*EXERCISE INSTRUCTIONS*: Print every entry exactly once more, omitting each picture.

*INFORMATION GIVEN*:
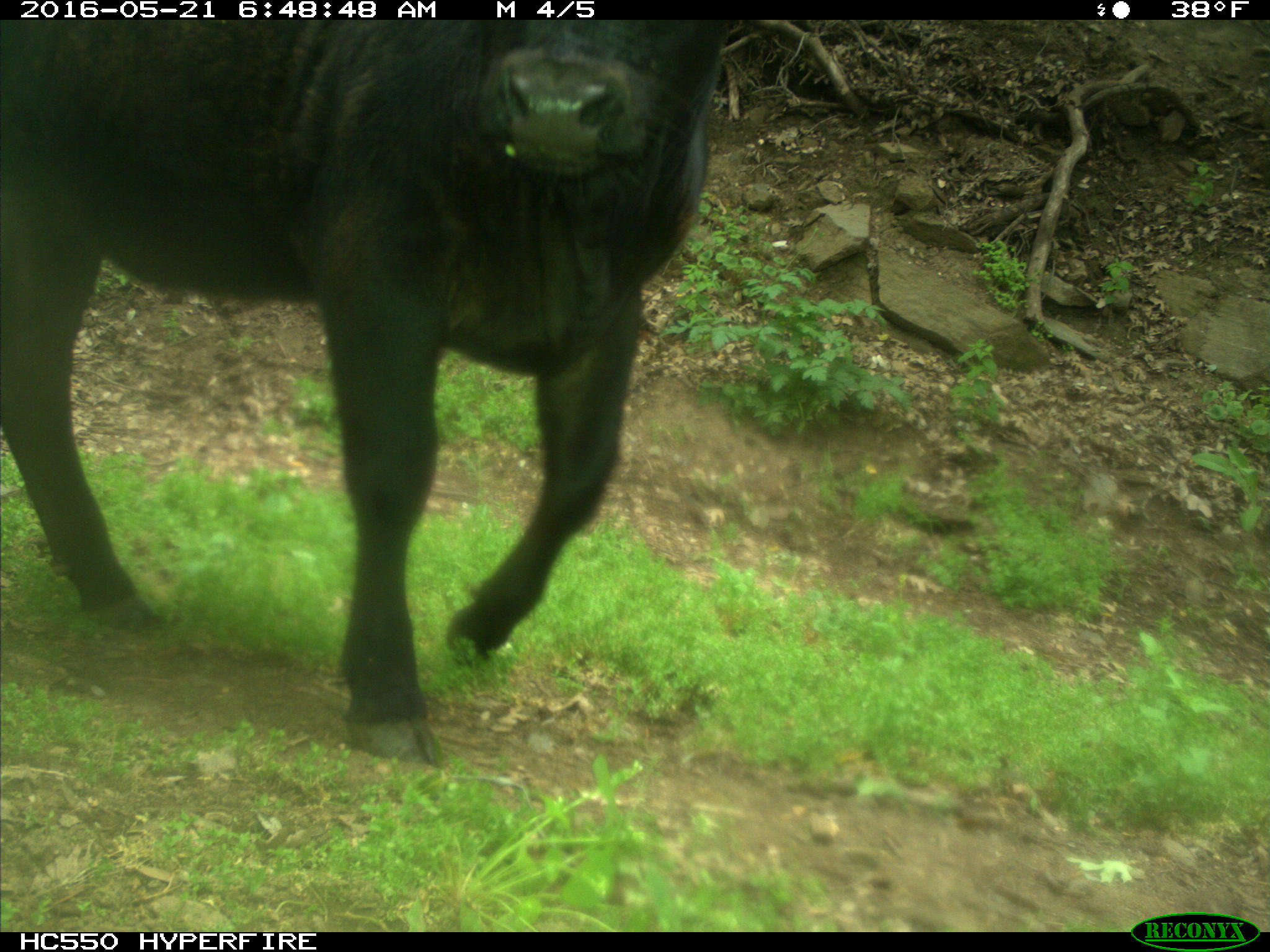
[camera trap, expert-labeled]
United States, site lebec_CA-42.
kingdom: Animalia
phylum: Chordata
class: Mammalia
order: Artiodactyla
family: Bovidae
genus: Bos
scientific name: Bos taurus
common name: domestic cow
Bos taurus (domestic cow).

*TASK RESPONSE*:
[camera trap, expert-labeled]
United States, site lebec_CA-42.
kingdom: Animalia
phylum: Chordata
class: Mammalia
order: Artiodactyla
family: Bovidae
genus: Bos
scientific name: Bos taurus
common name: domestic cow
Bos taurus (domestic cow).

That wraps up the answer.